> **INSTRUCTION**
Copy out word for word everything from the line containing "From the listed choices" down to the end of the records below.

** start **

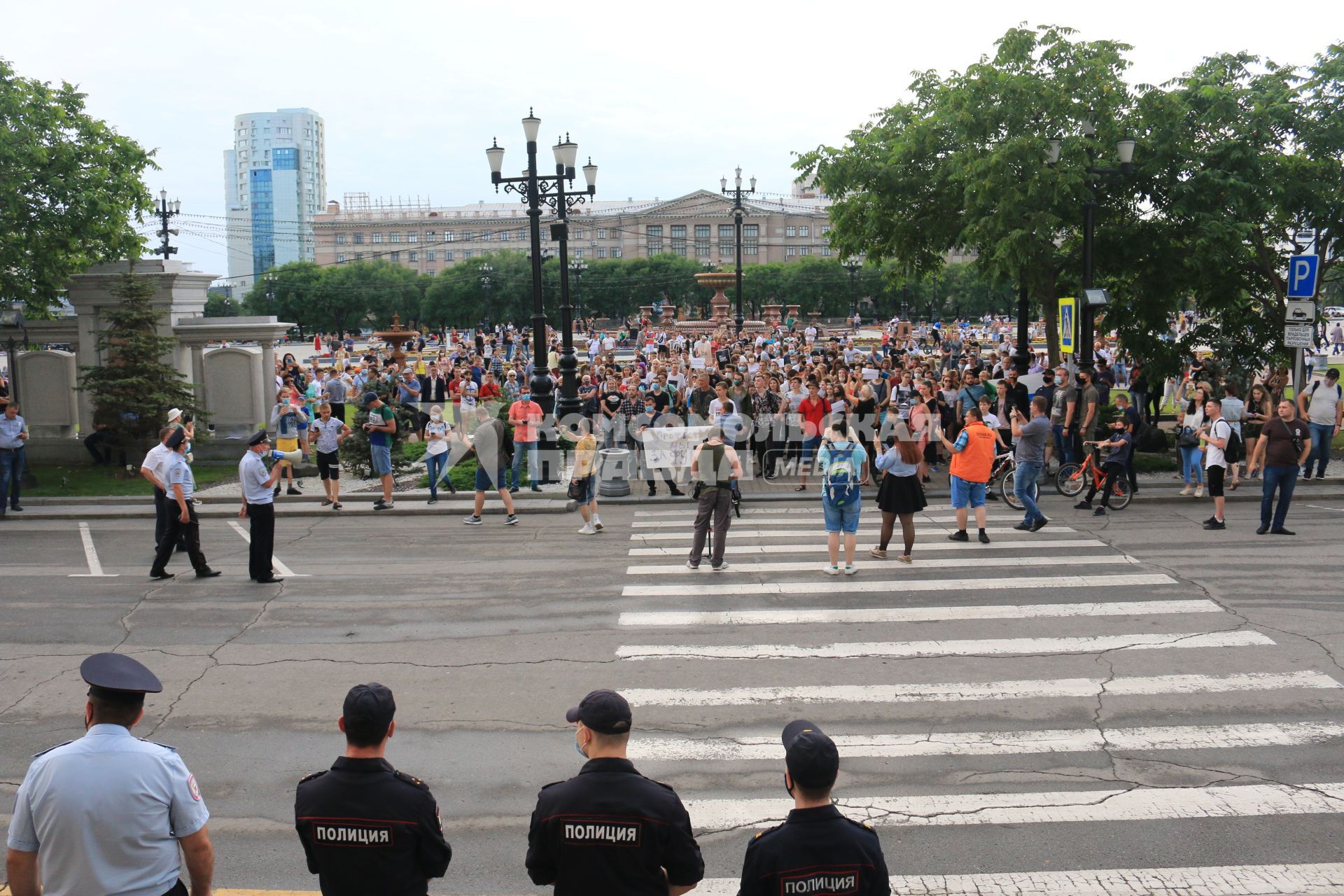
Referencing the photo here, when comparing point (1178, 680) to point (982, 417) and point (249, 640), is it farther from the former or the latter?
point (249, 640)

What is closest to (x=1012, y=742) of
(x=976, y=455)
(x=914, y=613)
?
(x=914, y=613)

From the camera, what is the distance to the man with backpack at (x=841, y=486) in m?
11.7

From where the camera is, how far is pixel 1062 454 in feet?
59.9

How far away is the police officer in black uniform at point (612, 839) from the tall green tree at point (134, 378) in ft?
62.3

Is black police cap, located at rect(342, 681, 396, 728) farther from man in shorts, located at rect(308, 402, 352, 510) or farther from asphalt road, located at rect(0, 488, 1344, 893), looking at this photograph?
man in shorts, located at rect(308, 402, 352, 510)

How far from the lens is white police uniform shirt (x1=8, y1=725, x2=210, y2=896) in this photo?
12.3 feet

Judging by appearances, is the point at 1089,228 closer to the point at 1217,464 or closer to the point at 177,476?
the point at 1217,464

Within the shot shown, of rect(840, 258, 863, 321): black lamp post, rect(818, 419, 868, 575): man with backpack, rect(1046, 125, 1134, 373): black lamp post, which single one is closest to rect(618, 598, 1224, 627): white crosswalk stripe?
rect(818, 419, 868, 575): man with backpack

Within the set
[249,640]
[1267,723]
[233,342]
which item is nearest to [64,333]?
[233,342]

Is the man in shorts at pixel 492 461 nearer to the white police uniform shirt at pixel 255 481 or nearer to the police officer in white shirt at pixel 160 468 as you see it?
the white police uniform shirt at pixel 255 481

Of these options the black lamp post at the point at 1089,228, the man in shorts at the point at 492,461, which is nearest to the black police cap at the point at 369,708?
the man in shorts at the point at 492,461

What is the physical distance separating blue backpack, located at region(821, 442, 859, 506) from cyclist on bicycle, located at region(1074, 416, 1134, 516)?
518cm

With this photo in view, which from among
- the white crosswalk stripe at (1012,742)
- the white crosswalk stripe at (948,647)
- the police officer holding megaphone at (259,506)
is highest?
the police officer holding megaphone at (259,506)

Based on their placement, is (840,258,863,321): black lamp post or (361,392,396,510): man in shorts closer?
(361,392,396,510): man in shorts
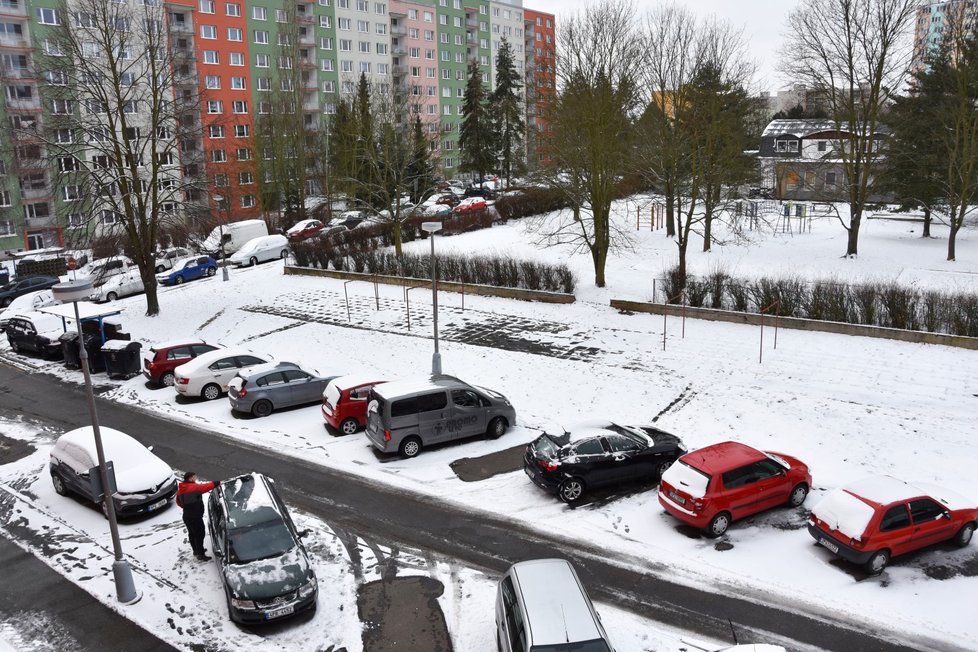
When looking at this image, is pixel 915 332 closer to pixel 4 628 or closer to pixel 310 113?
pixel 4 628

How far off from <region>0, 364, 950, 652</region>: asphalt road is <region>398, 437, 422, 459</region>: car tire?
1460mm

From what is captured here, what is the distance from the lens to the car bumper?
1180 centimetres

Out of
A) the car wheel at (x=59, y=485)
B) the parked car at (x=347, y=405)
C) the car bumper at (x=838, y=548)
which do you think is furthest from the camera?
the parked car at (x=347, y=405)

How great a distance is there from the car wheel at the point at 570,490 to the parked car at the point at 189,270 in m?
31.5

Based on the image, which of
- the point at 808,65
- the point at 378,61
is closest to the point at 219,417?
the point at 808,65

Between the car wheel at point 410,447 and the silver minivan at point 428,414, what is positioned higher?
the silver minivan at point 428,414

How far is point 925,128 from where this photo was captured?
39.3 m

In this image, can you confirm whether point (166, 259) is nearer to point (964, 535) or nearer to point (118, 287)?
point (118, 287)

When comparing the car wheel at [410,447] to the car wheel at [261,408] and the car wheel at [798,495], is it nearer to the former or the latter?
the car wheel at [261,408]

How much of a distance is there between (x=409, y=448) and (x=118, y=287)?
26.4 metres

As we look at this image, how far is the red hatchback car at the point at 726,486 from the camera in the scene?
1308 cm


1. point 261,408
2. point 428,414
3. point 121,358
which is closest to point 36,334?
point 121,358

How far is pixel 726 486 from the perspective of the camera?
43.4ft

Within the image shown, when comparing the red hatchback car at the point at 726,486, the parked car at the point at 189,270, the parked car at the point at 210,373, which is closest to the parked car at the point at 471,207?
the parked car at the point at 189,270
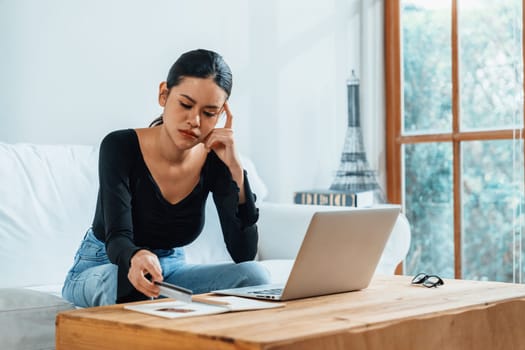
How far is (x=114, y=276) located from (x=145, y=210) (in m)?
0.21

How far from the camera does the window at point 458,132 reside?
364 cm

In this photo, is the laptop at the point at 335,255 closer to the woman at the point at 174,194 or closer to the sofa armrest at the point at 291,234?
the woman at the point at 174,194

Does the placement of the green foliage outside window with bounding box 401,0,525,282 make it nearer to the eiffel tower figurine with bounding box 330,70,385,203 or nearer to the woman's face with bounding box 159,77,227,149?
the eiffel tower figurine with bounding box 330,70,385,203

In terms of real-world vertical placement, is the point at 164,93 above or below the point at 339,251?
above

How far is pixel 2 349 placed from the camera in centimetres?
174

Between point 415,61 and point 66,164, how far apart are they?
2.07 metres

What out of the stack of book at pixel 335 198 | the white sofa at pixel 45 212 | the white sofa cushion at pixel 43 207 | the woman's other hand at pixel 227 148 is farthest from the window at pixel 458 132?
the woman's other hand at pixel 227 148

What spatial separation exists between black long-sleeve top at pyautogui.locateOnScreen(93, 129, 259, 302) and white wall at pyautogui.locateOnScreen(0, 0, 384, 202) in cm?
96

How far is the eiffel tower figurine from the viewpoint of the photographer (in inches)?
143

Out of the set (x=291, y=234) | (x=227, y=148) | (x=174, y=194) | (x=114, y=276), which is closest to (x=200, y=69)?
(x=227, y=148)

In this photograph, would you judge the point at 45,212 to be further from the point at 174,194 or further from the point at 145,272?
the point at 145,272

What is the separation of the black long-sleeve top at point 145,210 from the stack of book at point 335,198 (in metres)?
1.36

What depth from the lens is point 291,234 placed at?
298 centimetres

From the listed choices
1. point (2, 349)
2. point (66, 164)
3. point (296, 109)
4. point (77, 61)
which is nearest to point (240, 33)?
point (296, 109)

** end **

> **EXERCISE RESULT**
From the listed choices
1. point (2, 349)
2. point (66, 164)
3. point (296, 109)
4. point (77, 61)
which is nearest to point (240, 33)?
point (296, 109)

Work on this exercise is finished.